== Work instruction ==
Below, some lines carry pictures; leave those pictures out and retype exactly the lines from the one with "Plastic Wand Pipe" through the one with "Derby Geox Federico Smooth Leather 4/5".

== Supplied data ==

···

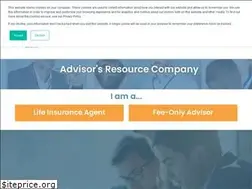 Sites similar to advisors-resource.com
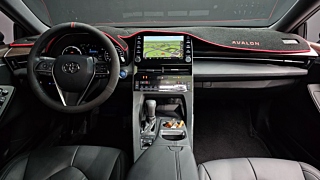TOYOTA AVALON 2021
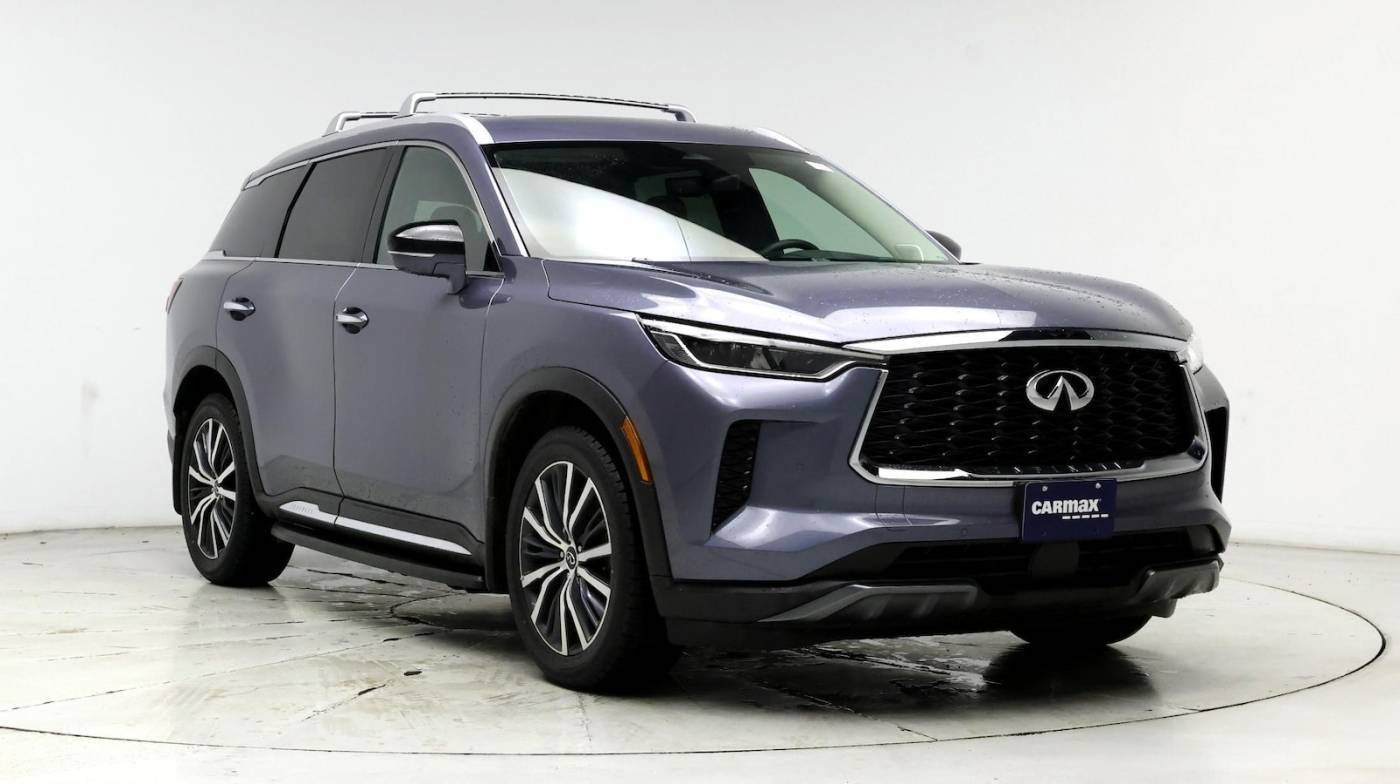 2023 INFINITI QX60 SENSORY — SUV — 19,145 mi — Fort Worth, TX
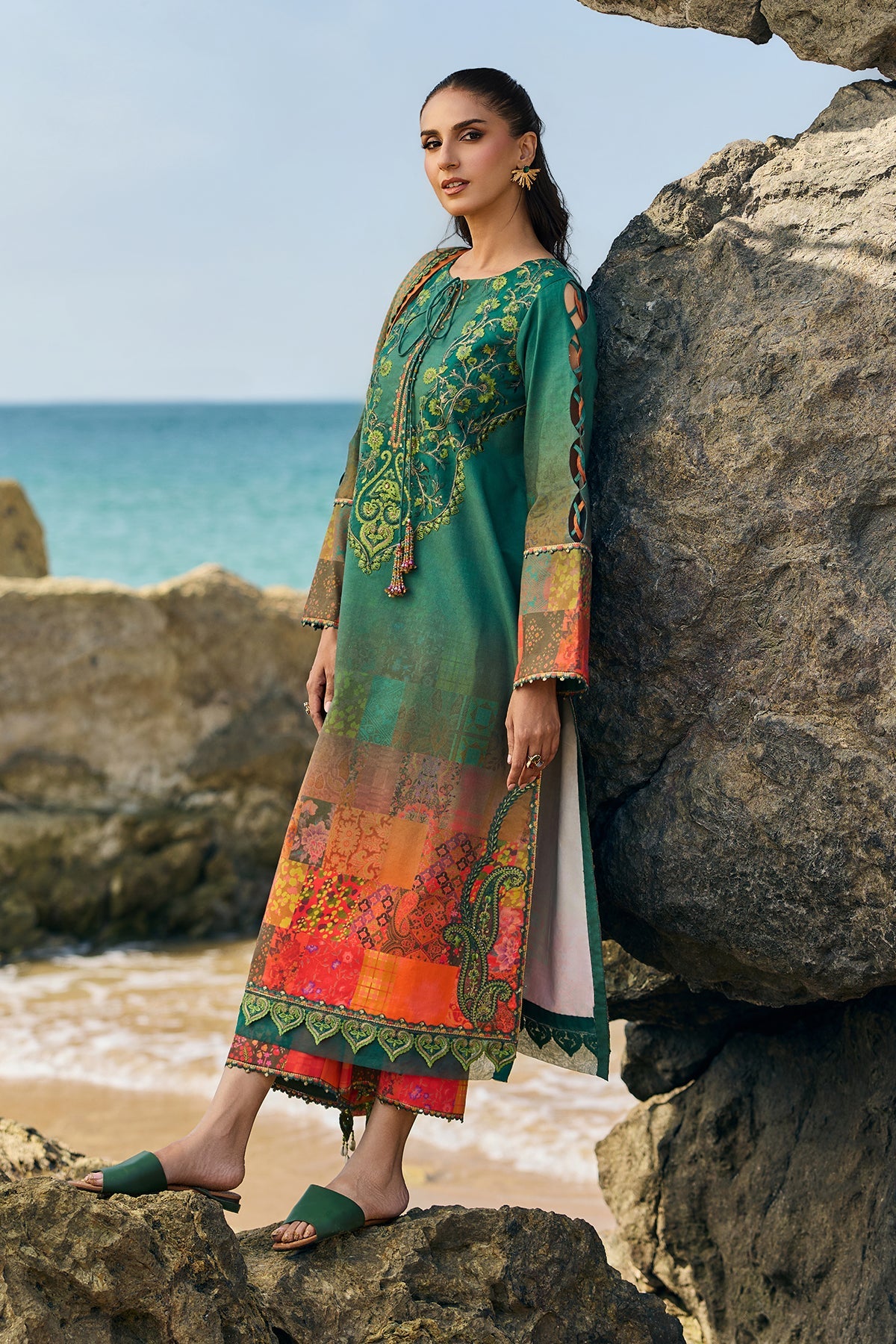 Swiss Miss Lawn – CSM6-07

···

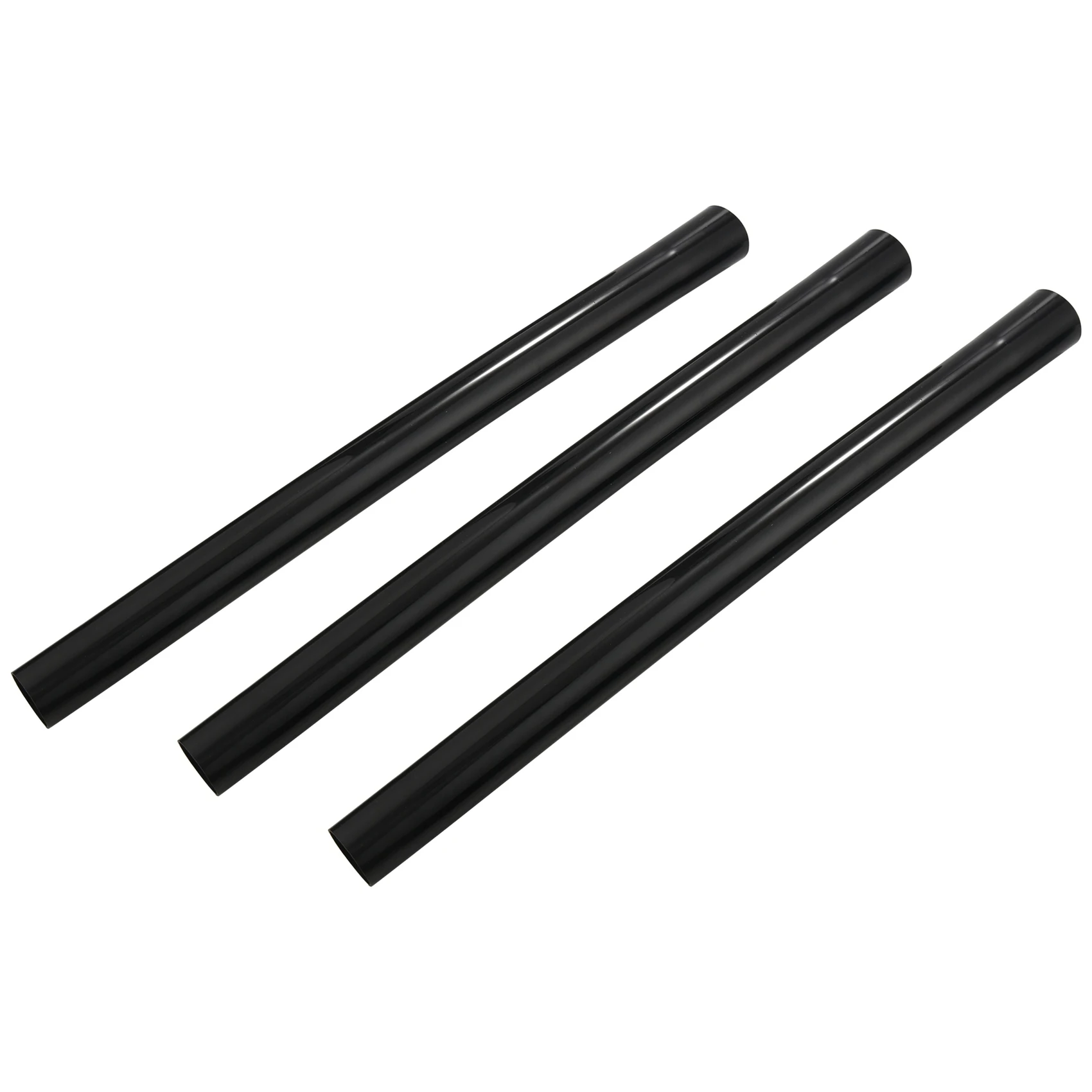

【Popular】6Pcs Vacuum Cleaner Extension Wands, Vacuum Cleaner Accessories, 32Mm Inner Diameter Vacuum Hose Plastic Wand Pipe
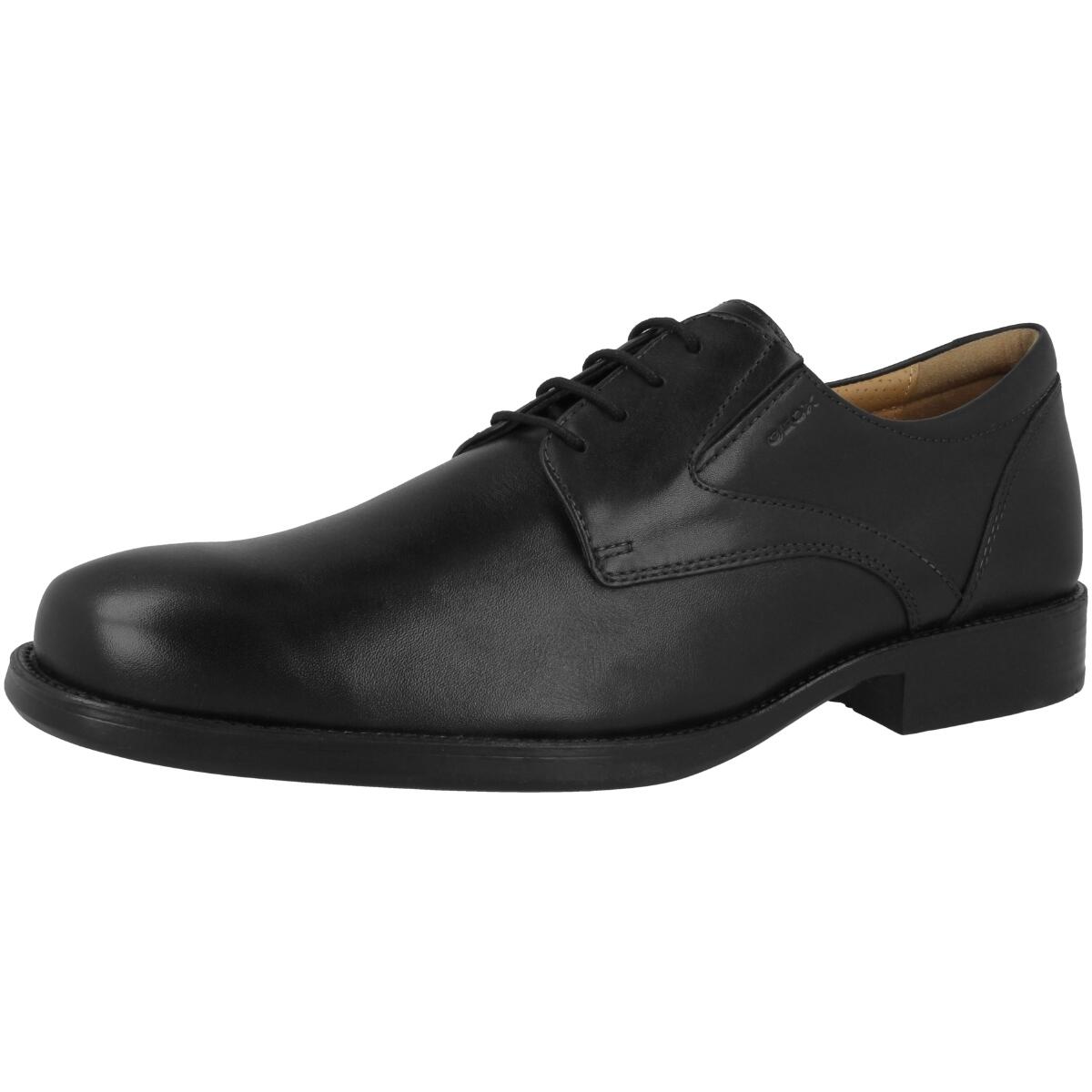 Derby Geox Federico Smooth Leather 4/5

···

== Written solution ==
【Popular】6Pcs Vacuum Cleaner Extension Wands, Vacuum Cleaner Accessories, 32Mm Inner Diameter Vacuum Hose Plastic Wand Pipe
 Derby Geox Federico Smooth Leather 4/5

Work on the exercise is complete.